There is a set of concepts named Twelve-factor apps. Please take a look at it. These are introduced by Adam Wiggins the founder of Heroku. As a software engineer, it’s really important to know about the essential features of scalable apps.

One of its concepts is Configs, which simply means for scaling your app easily you have to set the configs in the environment. Let’s do that now!

I’ll use dotenv package.
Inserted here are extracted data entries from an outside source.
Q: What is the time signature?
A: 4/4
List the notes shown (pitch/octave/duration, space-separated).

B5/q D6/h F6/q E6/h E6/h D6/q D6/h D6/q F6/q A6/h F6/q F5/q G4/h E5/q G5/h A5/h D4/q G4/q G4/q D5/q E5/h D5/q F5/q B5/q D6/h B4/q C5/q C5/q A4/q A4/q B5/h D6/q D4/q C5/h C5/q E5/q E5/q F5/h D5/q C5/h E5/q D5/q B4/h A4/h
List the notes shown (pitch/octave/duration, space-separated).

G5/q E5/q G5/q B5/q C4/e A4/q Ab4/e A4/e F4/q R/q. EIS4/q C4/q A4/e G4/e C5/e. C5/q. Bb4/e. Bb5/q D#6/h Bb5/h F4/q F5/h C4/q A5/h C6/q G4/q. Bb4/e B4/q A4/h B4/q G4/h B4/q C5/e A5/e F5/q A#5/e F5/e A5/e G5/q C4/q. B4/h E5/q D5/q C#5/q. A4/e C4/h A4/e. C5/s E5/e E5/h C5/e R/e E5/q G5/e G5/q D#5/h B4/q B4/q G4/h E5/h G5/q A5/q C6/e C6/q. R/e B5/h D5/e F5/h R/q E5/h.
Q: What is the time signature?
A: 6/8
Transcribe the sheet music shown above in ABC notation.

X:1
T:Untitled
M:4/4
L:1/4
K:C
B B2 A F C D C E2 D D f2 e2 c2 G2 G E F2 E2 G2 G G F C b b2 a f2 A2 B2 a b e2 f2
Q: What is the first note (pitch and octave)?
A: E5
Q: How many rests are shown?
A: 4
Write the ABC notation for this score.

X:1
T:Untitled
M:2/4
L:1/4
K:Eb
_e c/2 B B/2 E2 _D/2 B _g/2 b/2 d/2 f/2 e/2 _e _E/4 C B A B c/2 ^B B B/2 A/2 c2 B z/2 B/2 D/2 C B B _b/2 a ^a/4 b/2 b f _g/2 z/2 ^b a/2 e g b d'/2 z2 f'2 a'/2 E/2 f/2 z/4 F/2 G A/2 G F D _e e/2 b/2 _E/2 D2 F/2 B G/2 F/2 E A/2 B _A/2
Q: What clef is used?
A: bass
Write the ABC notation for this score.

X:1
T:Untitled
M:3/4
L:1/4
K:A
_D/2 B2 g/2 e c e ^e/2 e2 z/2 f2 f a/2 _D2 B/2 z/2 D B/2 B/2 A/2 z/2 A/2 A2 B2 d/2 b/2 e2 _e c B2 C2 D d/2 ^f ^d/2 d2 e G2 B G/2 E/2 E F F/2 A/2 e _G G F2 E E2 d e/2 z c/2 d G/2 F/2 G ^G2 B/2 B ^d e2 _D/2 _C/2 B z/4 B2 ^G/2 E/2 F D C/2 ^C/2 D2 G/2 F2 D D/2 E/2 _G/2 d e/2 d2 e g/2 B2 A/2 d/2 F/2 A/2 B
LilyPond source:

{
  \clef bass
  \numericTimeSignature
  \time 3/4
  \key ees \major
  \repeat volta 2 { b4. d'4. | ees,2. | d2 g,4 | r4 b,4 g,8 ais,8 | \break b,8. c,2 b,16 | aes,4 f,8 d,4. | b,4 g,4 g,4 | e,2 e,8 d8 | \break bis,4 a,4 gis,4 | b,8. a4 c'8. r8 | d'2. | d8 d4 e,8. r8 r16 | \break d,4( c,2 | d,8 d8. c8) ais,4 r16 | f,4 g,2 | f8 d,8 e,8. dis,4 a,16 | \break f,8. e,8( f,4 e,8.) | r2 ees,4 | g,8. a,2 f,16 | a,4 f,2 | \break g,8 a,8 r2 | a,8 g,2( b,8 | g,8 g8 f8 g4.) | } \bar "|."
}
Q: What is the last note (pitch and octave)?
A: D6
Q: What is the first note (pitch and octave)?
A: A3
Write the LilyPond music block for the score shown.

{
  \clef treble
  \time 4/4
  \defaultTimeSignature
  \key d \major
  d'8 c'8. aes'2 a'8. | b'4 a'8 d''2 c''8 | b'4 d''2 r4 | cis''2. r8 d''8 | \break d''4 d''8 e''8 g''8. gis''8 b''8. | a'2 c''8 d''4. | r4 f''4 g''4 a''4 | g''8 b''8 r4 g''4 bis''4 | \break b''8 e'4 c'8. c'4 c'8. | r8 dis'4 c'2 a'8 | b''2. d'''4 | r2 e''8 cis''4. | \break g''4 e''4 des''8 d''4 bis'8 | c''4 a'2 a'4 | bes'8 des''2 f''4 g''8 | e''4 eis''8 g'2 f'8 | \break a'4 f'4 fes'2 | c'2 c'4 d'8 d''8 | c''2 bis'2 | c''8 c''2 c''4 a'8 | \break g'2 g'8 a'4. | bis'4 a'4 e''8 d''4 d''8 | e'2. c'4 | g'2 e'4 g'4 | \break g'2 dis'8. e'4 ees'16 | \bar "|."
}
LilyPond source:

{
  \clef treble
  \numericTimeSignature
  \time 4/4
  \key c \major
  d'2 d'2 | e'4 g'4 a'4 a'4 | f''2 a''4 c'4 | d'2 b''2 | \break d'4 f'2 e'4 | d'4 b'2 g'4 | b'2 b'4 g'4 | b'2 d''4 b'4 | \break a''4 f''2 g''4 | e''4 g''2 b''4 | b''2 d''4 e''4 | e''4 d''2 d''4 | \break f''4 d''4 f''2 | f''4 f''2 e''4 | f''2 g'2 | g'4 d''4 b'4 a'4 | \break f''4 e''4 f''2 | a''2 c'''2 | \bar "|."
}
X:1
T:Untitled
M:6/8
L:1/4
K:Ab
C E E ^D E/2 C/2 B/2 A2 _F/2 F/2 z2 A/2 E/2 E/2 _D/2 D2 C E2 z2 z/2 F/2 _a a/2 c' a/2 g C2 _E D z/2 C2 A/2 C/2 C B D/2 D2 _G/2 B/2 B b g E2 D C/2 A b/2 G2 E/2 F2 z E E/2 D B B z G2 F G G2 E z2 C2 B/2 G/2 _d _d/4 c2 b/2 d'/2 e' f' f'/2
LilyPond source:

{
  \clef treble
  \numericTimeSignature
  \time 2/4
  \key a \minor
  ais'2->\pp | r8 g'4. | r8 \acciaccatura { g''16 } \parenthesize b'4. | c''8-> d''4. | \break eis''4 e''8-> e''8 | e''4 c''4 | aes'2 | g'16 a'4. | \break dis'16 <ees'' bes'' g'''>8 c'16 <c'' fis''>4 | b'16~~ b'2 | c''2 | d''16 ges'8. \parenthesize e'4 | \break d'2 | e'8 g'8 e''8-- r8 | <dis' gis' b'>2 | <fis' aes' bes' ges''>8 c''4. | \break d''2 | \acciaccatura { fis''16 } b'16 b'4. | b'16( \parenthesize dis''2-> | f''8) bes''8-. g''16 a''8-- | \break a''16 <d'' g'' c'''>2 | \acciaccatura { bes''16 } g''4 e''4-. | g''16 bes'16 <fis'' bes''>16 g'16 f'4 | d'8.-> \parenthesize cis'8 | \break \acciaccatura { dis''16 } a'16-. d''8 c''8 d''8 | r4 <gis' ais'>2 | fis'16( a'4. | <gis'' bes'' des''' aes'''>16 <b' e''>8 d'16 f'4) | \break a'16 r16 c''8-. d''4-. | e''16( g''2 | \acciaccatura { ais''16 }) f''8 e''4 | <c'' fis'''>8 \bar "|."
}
Let’s install that:

npm install dotenv

Create the env file as below:

# .env

APP_STORAGE=mongodb
MONGODB_URL=mongodb://localhost:27017/
MONGODB_DBNAME=noteapp

And change the ./src/app.ts as below:

import * as dotenv from 'dotenv'

import CreateNoteUsecase from '../src/core/usecase/CreateNoteUsecase'
import NoteRepositoryInMemory from '../src/infra/repository/NoteRepositoryInMemory'
import NoteRepositoryMongoDB from '../src/infra/repository/NoteRepositoryMongoDB'
import type NoteRepository from './core/repository/NoteRepository'

dotenv.config()

void (async () => {
// Step 1 - Get the preferred driver from .env file or fallback to memory
const storage = process.env?.APP_STORAGE ?? 'memory'

// Step 2 - Create repository based on the preferred driver from step 1
const repository: NoteRepository = storage === 'memory'
? new NoteRepositoryInMemory()
: new NoteRepositoryMongoDB(process.env?.MONGODB_URL as string, process.env?.MONGODB_DBNAME as string)

// Step 3 - Pass Repository to the Usecase
const createNoteUsecase = new CreateNoteUsecase(repository)

// Step 4- Execute the Usecase
const note = await createNoteUsecase.execute('New Note', 'New Description')

console.log(`Inserted ID for the new note: ${note.id}`)
})()

Let’s check again:

Seems everything is fine.

Congratulation! You came this far and made me happy by reading this article. It motivates me so much for the next part. I’ll promise to write ASAP.